Entre alas y mordiscos
Antes de comenzar mi historia, me gustaría avisarles queridos lectores: no se dejen engañar, no piensen que nuestro protagonista es la típica criatura con capa y colmillos, ¡ni muchísimo menos! Al contrario, aquel tipo peculiar de nombre Juan, durante el día era una persona normal, con un trabajo común, con una vida corriente…, pero apenas el dulce Morfeo se adueñaba de su cuerpo de hombre, se convertía en un ser siniestro, sediento de sangre.
Al principio, cuando aún no dominaba el vuelo se tambaleaba por el aire, sus sentidos zumbaban con el deseo de hincar el diente en algo carnoso y jugoso. Se arrojaba al aire con determinación, pero su revoloteo parecía más un torbellino descontrolado que un planeo elegante. Chocaba contra las paredes, las lámparas, ¡incluso contra su propio reflejo en el espejo!

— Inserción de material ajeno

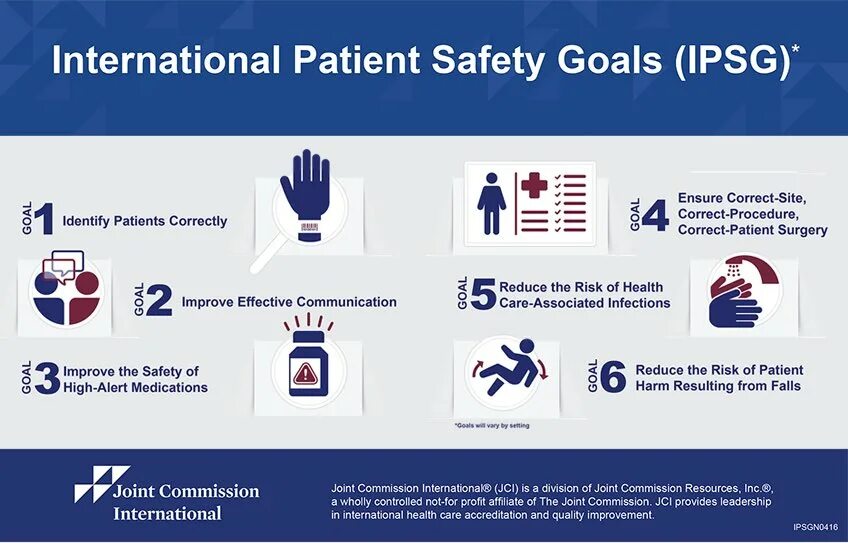 International Patient Safety Goals (IPSG)*

GOAL 1 Identify Patients Correctly

GOAL 2 Improve Effective Communication

GOAL 3 Improve the Safety of High-Alert Medications

GOAL 4 Ensure Correct-Site, Correct-Procedure, Correct-Patient Surgery

GOAL 5 Reduce the Risk of Health Care-Associated Infections

GOAL 6 Reduce the Risk of Patient Harm Resulting from Falls

*Goals will vary by setting

Joint Commission International

Joint Commission International® (JCI) is a division of Joint Commission Resources, Inc.®, a wholly controlled not-for profit affiliate of The Joint Commission. JCI provides leadership in international health care accreditation and quality improvement.

IPSGN0416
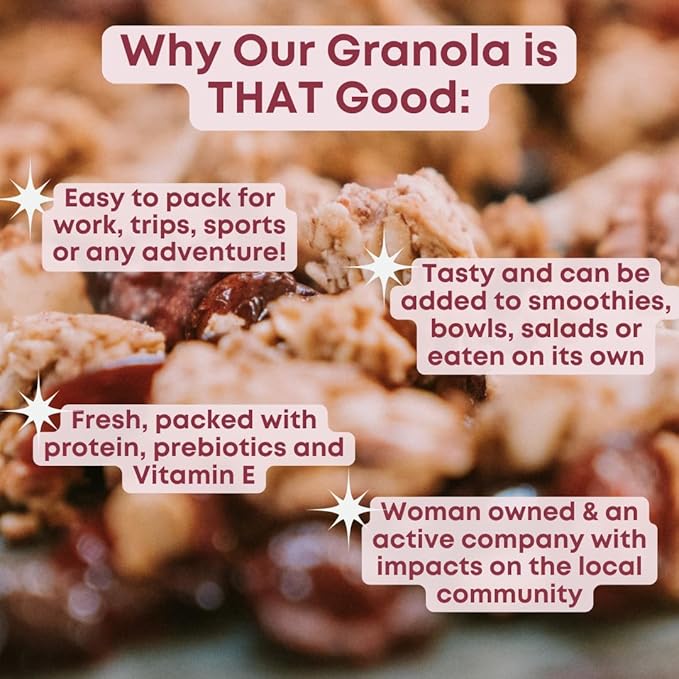 Why Our Granola is THAT Good:

Easy to pack for work, trips, sports or any adventure!

Tasty and can be added to smoothies, bowls, salads or eaten on its own

Fresh, packed with protein, prebiotics and Vitamin E

Woman owned & an active company with impacts on the local community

Pero era obstinado: se lanzaba de nuevo una y otra vez, hasta que consiguió mejorar sus excursiones aéreas y aumentar su habilidad para controlar los impulsos que le dominaban. Descubrió nuevas formas de acercarse a su presa, buscando el momento adecuado para atacar. Y una cálida noche de agosto, se sintió preparado y se dispuso a saciar su apetito.
Escondido a los pies de la cama, temblaba de anticipación. Con movimientos imperceptibles se deslizó por la sábana buscando el momento perfecto. Conocía cada rincón de ella, cada pequeño cambio en su postura al dormir. Esperó paciente, midiendo el ritmo de su respiración. Cuando se giró hacia un lado, Juan vio su oportunidad. Avanzó con sigilo, deslizándose por la almohada con movimientos delicados, precisos, calculados para no despertarla. Se detuvo cerca de su cuello, junto a la yugular. Respiró hondo, conteniendo la emoción ante el banquete. Lo saboreó.

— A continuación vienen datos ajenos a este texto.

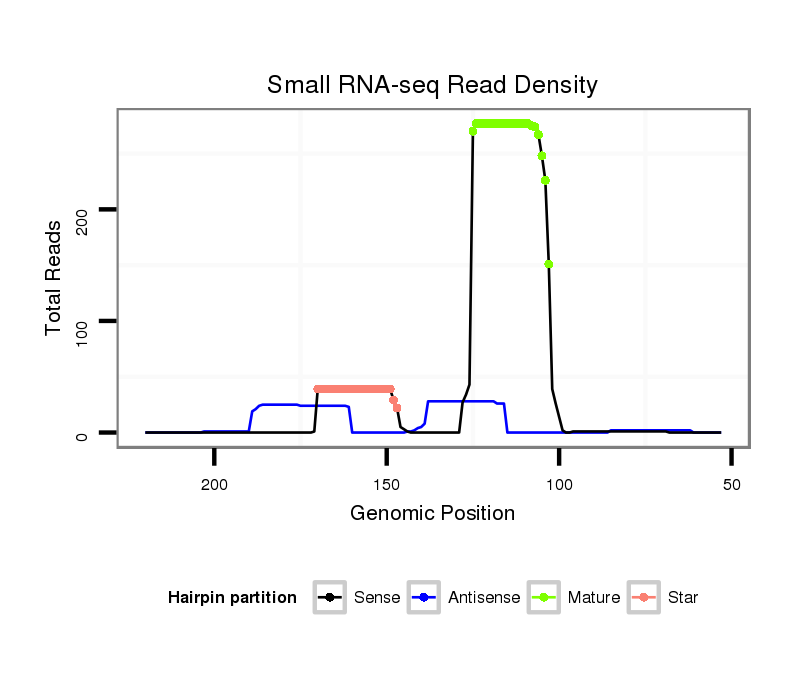 Small RNA-seq Read Density

Total Reads

200
100
0

200
150
100
50

Genomic Position

Hairpin partition Sense Antisense Mature Star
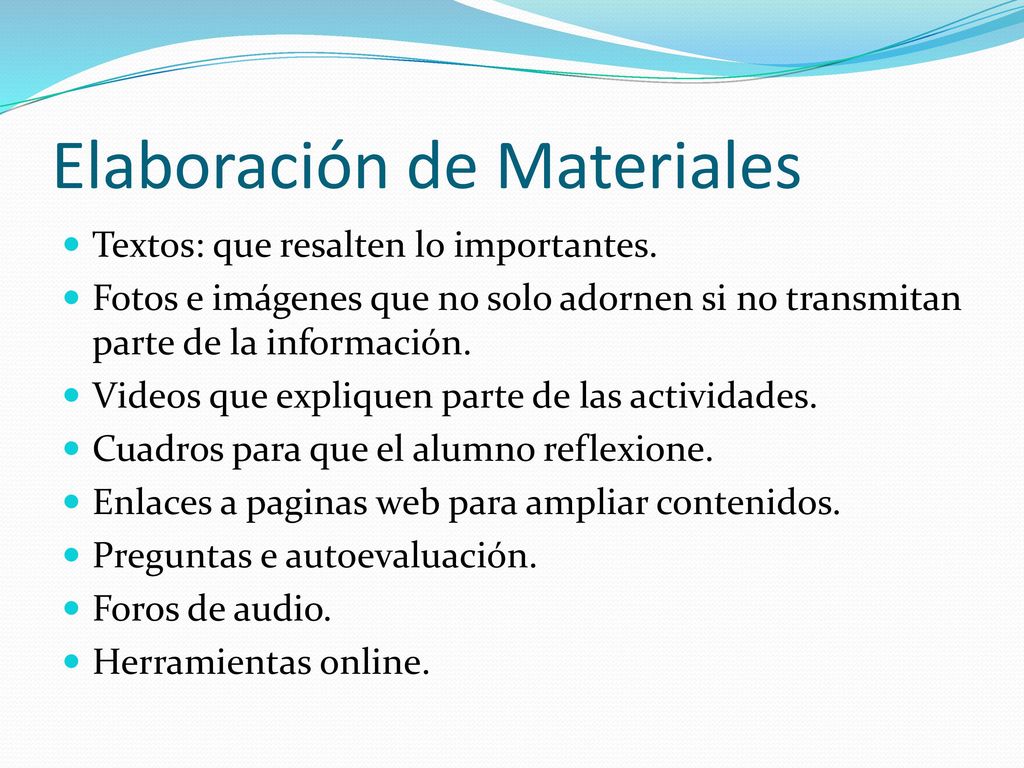 Elaboración de Materiales

- Textos: que resalten lo importantes.
- Fotos e imágenes que no solo adornen si no transmitan parte de la información.
- Videos que expliquen parte de las actividades.
- Cuadros para que el alumno reflexione.
- Enlaces a paginas web para ampliar contenidos.
- Preguntas e autoevaluación.
- Foros de audio.
- Herramientas online.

Sabía que debía ser rápido, sutil y con un movimiento casi imperceptible comenzó a succionar despacio el líquido rojo. Extraía solo la cantidad necesaria manteniendo el ritmo de libación constante, no quería causarle molestias ni despertarla.
Satisfecho, se retiró con cuidado, deslizándose por la sábana hasta el borde de la cama, pensando que al día siguiente se volvería a dar otro festín sin ser consciente del matamoscas que se acercaba peligrosamente hacia él.